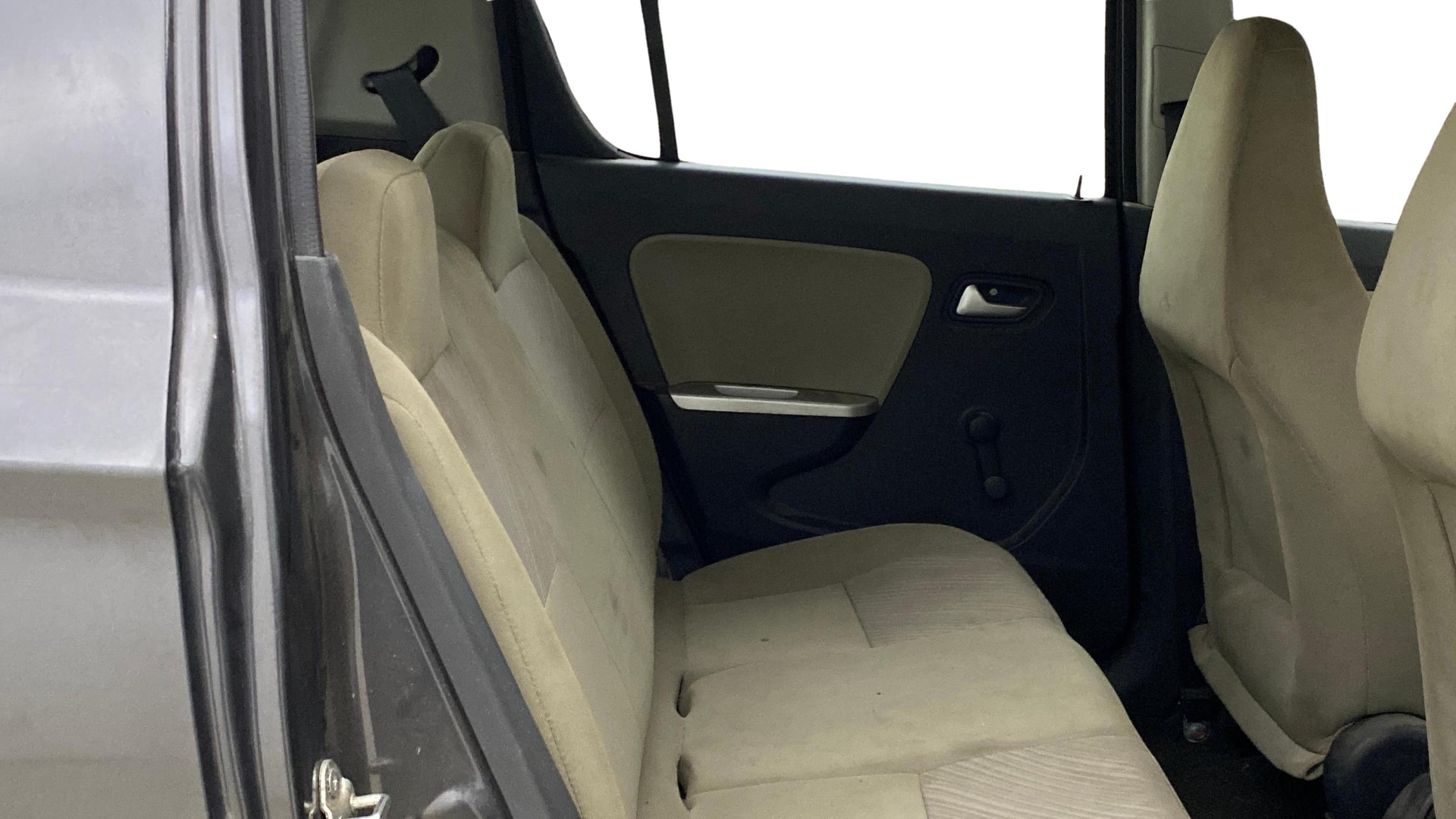 Used 2015 Maruti Suzuki Alto K10 Used 2015 Maruti Suzuki Alto K10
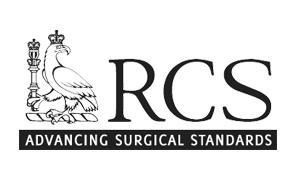 RCS PGCert Medical Education Prize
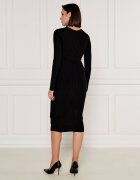 Just Cavalli Rochie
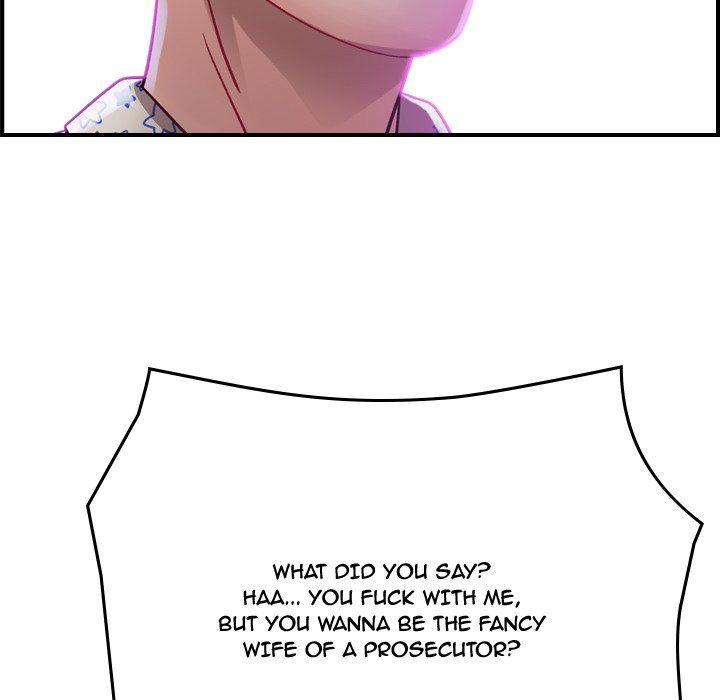 Flames Manhwa - Chapter 6 Page 54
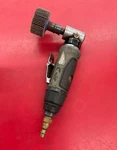 Kobalt Pneumatic 1/4 Rotary Tool Lga-1143. Fixed Price $19.95.
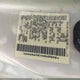 1N6DD26Y7WC353452 1998 Nissan Frontier Se/Xe auction photo thumbnail 9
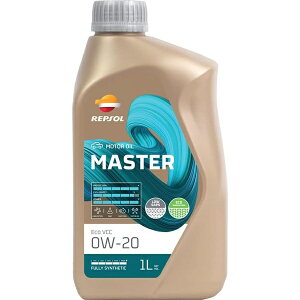 v\ 4֗p[^[IC@}X^[EECO VCC 0W-20i1LjiSAAPI SNAACEA C5AA1/B1 VOLVO RBS0-2AEj 007406 REPSOL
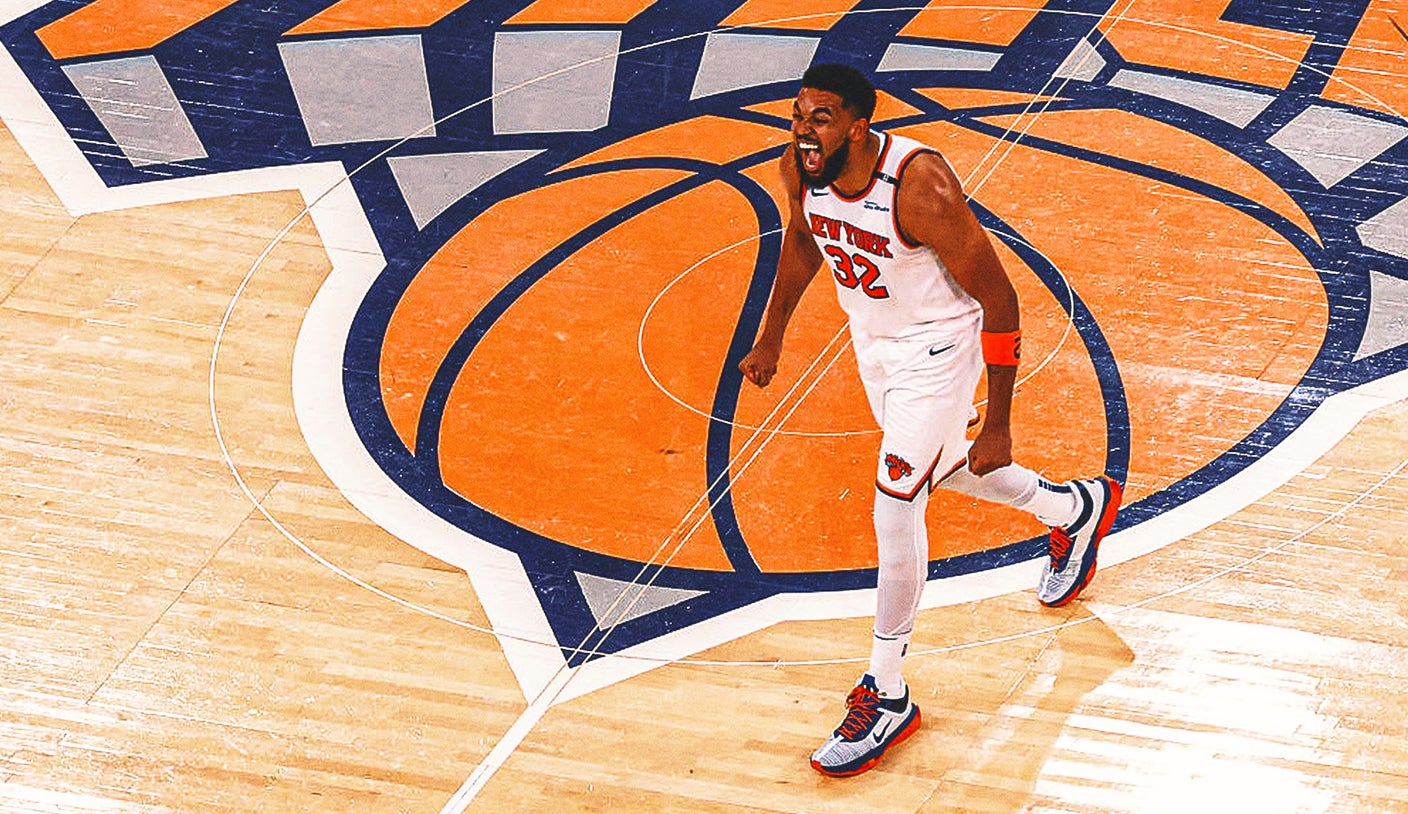 Pacers vs. Knicks prediction, pick, odds: Back underdog Knicks to cover in Game 4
* * *
Action item
The entries are to be written out again exactly, though without any images.

Answer for the task
 Used 2015 Maruti Suzuki Alto K10 Used 2015 Maruti Suzuki Alto K10
 RCS PGCert Medical Education Prize
 Just Cavalli Rochie
 Flames Manhwa - Chapter 6 Page 54
 Kobalt Pneumatic 1/4 Rotary Tool Lga-1143. Fixed Price $19.95.
 1N6DD26Y7WC353452 1998 Nissan Frontier Se/Xe auction photo thumbnail 9
 v\ 4֗p[^[IC@}X^[EECO VCC 0W-20i1LjiSAAPI SNAACEA C5AA1/B1 VOLVO RBS0-2AEj 007406 REPSOL
 Pacers vs. Knicks prediction, pick, odds: Back underdog Knicks to cover in Game 4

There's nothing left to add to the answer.